Grupo mede pela 1ª vez contribuição das florestas secundárias para sequestro de carbono; dado sugere que meta do Brasil em Paris poderia ser bem mais ambiciosa se incluísse essa vegetação

Claudio Angelo ·
16 de maio de 2016 · 8 anos atrás
Capoeira em floresta seca de Minas Gerais. Foto: Maria D. M. Veloso
Capoeira em floresta seca de Minas Gerais. Foto: Maria D. M. Veloso

Capoeira, juquira, área degradada, área devoluta. O ecólogo Daniel Piotto não se conforma com os nomes populares dados às florestas que crescem novamente após o abandono de uma área desmatada. “É tudo pejorativo”, protesta.

Mas as humilhadas florestas secundárias ainda poderão rir por último, graças ao trabalho de um grupo internacional de dezenas de pesquisadores integrado por Piotto e outros brasileiros.
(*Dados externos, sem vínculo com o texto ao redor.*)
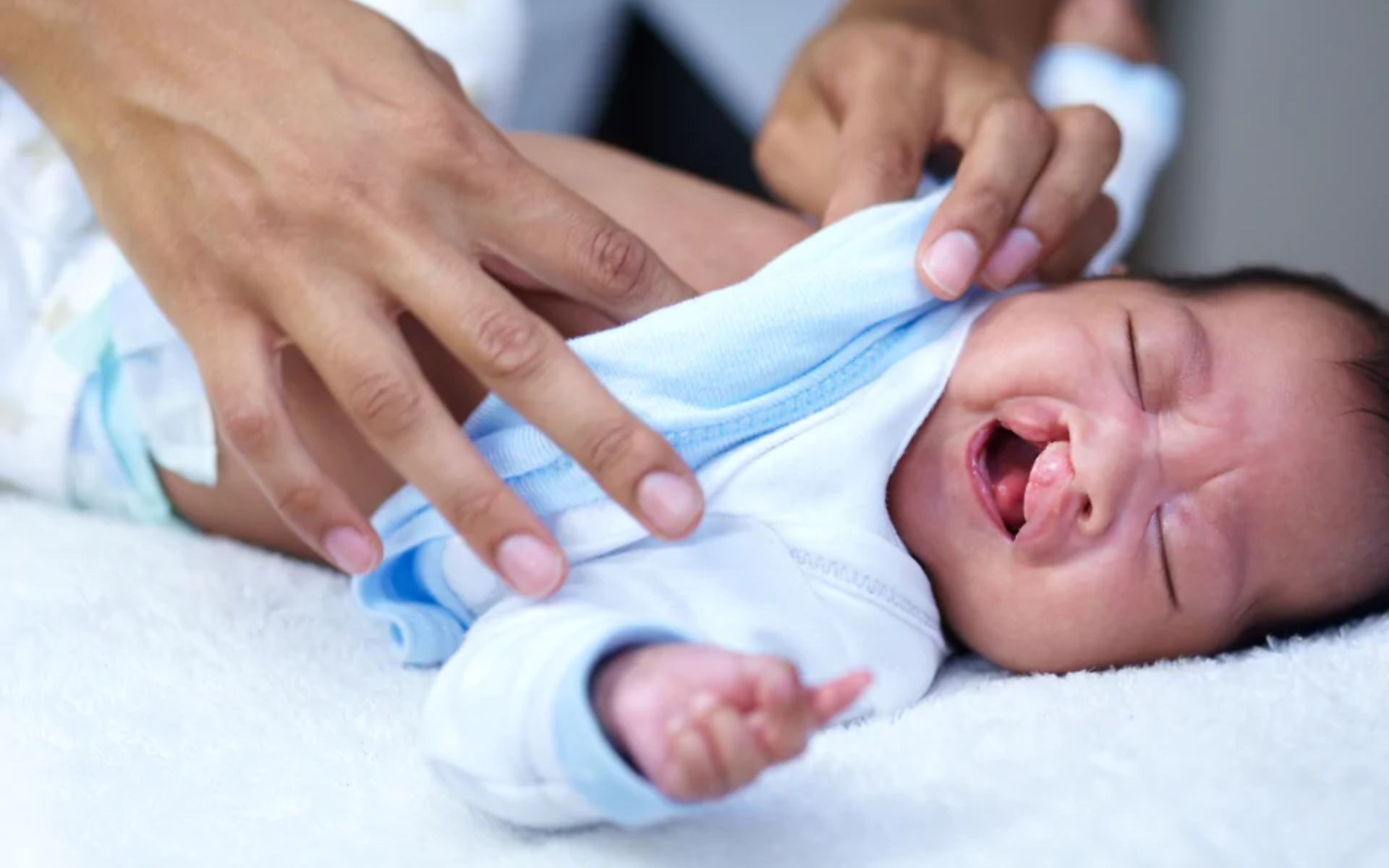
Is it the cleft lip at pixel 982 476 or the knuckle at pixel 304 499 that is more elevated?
the cleft lip at pixel 982 476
O time produziu o primeiro mapa global dessas matas em regeneração na América Latina e calculou seu potencial de sequestro de carbono. Os números são impressionantes.

Do México ao Paraguai, as florestas tropicais em diversos estágios de regeneração cobrem 2,4 milhões de quilômetros quadrados, uma área superior à da Argentina. E, se fossem mantidas por 40 anos livres dos tratores e das motosserras, sequestrariam da atmosfera 31 bilhões de toneladas de gás carbônico – o equivalente a tudo o que a América Latina emitiu entre 1993 e 2014. Desse potencial, 71% está em um único país: o Brasil.

Piotto e seus colegas do consórcio SecondFor (contração em inglês de “Amantes da Floresta Secundária”), vêm se dedicando a entender o papel das áreas regeneradas para a biodiversidade e o ciclo de carbono – por tabela, para o clima. Em fevereiro eles já haviam publicado um estudo na revista Nature estimando pela primeira vez o potencial médio de sequestro de carbono de uma floresta secundária, 11 vezes maior do que o de uma floresta madura na Amazônia.

O novo estudo, publicado on-line nesta sexta-feira (13/5) no periódico Science Advances, traz agora o mapeamento de onde essas florestas estão e de sua resiliência, ou seja, os lugares onde uma área desmatada e abandonada volta a ser floresta mais rápido.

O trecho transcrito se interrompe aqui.